-------- 抜粋本文

ドイツやフランスにも偉大な作曲家がたくさんいますので、細かな指示などは母国語で記してある場合が多いです。覚えることはまだまだありますし、簡単な挨拶なども各言語で出来るようになるのが好ましいかもしれませんが、ここではよく使われる形容詞などを確認してみましょう。

速度記号と結びつく形容詞やことば
con brio
コン ブリオ
生き生きと
Con moto
コン モート
動きをもって
(Un) poco
ウン ポコ
すこしの意

(遅い速度記号と結びついた時)、すこし速く
(速い速度記号と結びついた時)、すこし遅く
più
ピウ
さらにすこしだけ(速く、遅く)

(遅い速度記号と結びついた時)、さらに遅く
(速い速度記号と結びついた時)、さらに速く
meno
メーノ
さらにすこしだけ(速く、遅く)

(遅い速度記号と結びついた時)、今までより速く
(速い速度記号と結びついた時)、今までより遅く
molto, di molto, assai
モルト、ディモルト、アッサイ
きわめて
ドイツ語ではsehr(ゼーア)
Tempo di
テンポ ディ
・・・の速さで
Tempo di marcia(行進曲の速さで)

----------------
-------- 収集資料

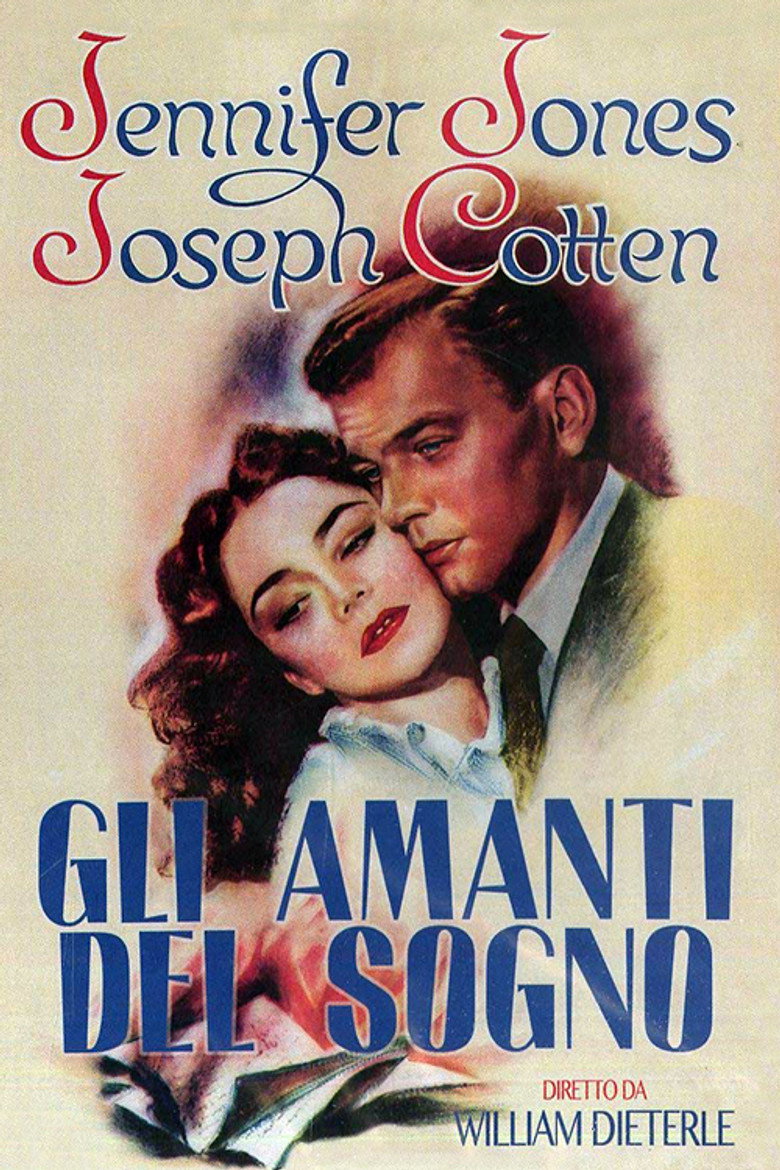 Copertina di Gli amanti del sogno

----------------

* 作業内容 *
速度記号に関する本文のうち、「(遅い速度記号と結びついた時)、さらに遅く」を含む語句から始めて「ドイツ語ではsehr(ゼーア)」の直後で終わる部分を、一字一句違えずに書き写してください。 解答には本文のみを用いてください。

* 解答欄 *
(遅い速度記号と結びついた時)、さらに遅く
(速い速度記号と結びついた時)、さらに速く
meno
メーノ
さらにすこしだけ(速く、遅く)

(遅い速度記号と結びついた時)、今までより速く
(速い速度記号と結びついた時)、今までより遅く
molto, di molto, assai
モルト、ディモルト、アッサイ
きわめて
ドイツ語ではsehr(ゼーア)